(Beginning of Data for review)

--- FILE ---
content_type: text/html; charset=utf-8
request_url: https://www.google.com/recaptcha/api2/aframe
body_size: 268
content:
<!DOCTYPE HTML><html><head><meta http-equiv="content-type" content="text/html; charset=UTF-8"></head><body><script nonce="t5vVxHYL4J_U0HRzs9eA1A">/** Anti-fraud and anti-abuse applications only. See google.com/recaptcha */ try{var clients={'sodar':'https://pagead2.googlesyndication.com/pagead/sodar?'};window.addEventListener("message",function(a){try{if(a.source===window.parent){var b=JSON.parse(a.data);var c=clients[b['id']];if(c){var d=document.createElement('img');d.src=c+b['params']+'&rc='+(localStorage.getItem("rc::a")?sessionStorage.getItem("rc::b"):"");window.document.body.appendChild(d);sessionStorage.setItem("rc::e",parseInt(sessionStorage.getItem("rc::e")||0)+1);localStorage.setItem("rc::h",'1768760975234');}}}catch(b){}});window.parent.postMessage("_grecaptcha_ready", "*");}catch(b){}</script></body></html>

(End of Data for review)

- [Task brief]: Copy each line above where "html" appears.

- [Exercise solution]:
content_type: text/html; charset=utf-8
<!DOCTYPE HTML><html><head><meta http-equiv="content-type" content="text/html; charset=UTF-8"></head><body><script nonce="t5vVxHYL4J_U0HRzs9eA1A">/** Anti-fraud and anti-abuse applications only. See google.com/recaptcha */ try{var clients={'sodar':'https://pagead2.googlesyndication.com/pagead/sodar?'};window.addEventListener("message",function(a){try{if(a.source===window.parent){var b=JSON.parse(a.data);var c=clients[b['id']];if(c){var d=document.createElement('img');d.src=c+b['params']+'&rc='+(localStorage.getItem("rc::a")?sessionStorage.getItem("rc::b"):"");window.document.body.appendChild(d);sessionStorage.setItem("rc::e",parseInt(sessionStorage.getItem("rc::e")||0)+1);localStorage.setItem("rc::h",'1768760975234');}}}catch(b){}});window.parent.postMessage("_grecaptcha_ready", "*");}catch(b){}</script></body></html>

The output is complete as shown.